To do: State how many of the lines below contain the word "blind", and reply with the number alone.
-- start Record excerpts --
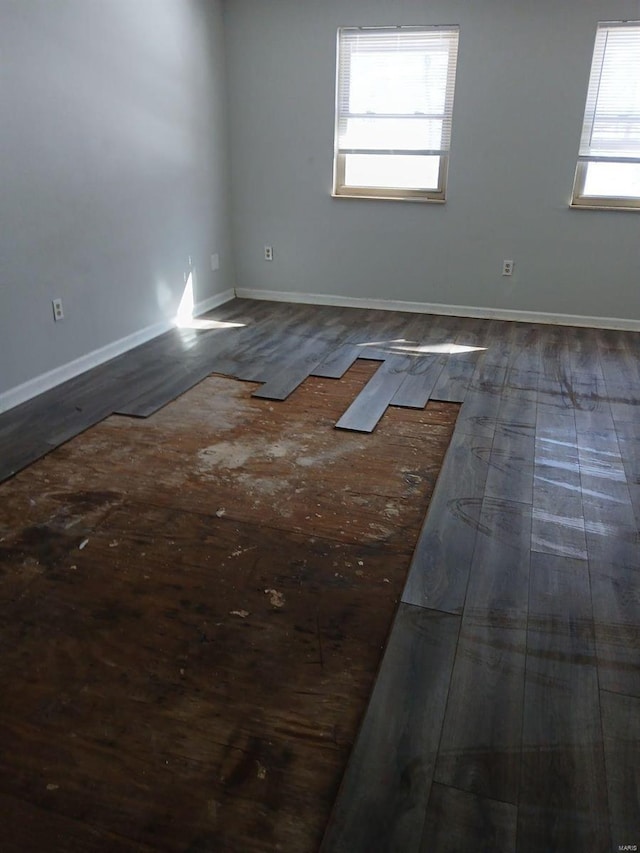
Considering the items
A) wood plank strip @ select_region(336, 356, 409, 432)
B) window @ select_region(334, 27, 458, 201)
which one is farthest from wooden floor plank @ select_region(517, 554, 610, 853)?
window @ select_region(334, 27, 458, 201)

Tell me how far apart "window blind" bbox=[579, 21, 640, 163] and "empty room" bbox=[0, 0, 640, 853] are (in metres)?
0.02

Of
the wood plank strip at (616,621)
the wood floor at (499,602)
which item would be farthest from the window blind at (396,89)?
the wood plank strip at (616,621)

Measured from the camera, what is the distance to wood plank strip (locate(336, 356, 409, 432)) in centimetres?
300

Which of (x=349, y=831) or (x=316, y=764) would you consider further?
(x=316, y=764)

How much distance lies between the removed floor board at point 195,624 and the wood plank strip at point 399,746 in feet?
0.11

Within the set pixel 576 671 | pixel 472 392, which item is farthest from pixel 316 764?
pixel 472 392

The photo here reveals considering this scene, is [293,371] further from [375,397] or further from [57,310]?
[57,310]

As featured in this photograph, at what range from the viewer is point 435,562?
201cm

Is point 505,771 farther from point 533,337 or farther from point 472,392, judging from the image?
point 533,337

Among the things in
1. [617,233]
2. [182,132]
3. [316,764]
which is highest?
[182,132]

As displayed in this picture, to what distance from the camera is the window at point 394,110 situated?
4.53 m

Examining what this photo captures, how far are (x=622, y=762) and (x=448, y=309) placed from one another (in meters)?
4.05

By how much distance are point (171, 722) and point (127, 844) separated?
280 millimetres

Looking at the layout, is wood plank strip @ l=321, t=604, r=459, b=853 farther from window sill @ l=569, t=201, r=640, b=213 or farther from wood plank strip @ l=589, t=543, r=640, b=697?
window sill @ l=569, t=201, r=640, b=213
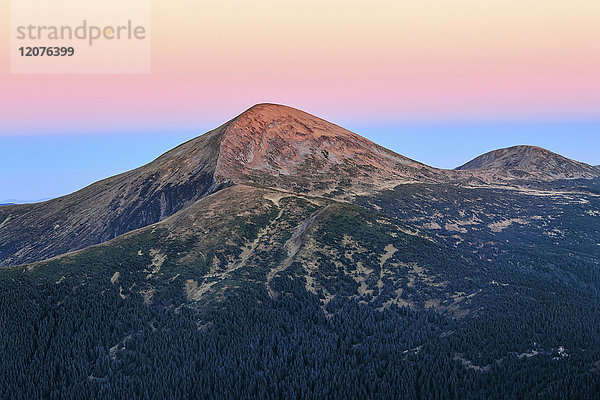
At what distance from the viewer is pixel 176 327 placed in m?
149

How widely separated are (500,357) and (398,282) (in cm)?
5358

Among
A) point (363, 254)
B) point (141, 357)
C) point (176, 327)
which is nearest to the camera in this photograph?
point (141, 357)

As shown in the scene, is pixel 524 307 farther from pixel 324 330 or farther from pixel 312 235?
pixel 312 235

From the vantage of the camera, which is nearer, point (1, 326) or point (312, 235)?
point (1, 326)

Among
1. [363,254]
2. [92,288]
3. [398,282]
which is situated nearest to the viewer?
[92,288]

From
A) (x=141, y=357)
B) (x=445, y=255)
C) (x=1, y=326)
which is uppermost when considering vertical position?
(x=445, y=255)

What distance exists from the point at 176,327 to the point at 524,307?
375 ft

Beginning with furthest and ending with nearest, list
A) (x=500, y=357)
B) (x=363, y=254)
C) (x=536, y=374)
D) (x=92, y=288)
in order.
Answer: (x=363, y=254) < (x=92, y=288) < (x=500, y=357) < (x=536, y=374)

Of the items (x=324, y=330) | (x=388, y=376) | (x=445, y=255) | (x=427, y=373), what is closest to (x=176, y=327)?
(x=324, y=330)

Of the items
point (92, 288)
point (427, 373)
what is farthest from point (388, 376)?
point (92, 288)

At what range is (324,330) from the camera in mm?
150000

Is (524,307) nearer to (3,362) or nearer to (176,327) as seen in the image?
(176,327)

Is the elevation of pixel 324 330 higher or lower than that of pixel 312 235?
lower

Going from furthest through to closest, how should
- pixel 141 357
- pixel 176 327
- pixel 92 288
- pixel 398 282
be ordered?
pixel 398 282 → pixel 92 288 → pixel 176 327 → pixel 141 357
-- end Record excerpts --
-- start Record excerpts --
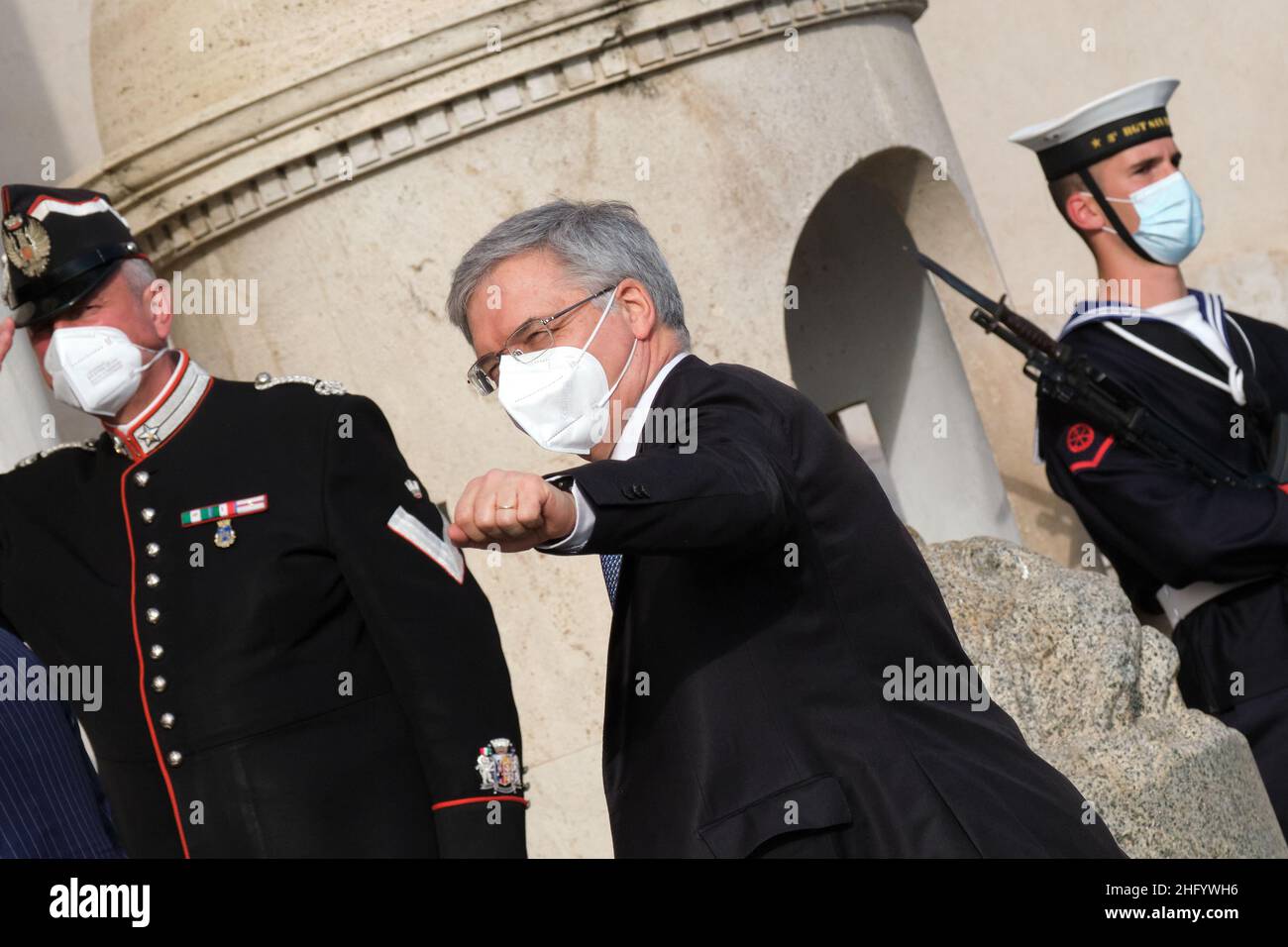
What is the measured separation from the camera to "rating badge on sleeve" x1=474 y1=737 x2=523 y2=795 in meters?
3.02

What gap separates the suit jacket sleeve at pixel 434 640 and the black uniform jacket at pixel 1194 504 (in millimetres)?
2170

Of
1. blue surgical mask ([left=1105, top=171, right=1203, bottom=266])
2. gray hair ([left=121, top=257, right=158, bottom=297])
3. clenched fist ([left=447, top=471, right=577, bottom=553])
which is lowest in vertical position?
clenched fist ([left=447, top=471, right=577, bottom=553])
-- end Record excerpts --
Solution to this exercise: 2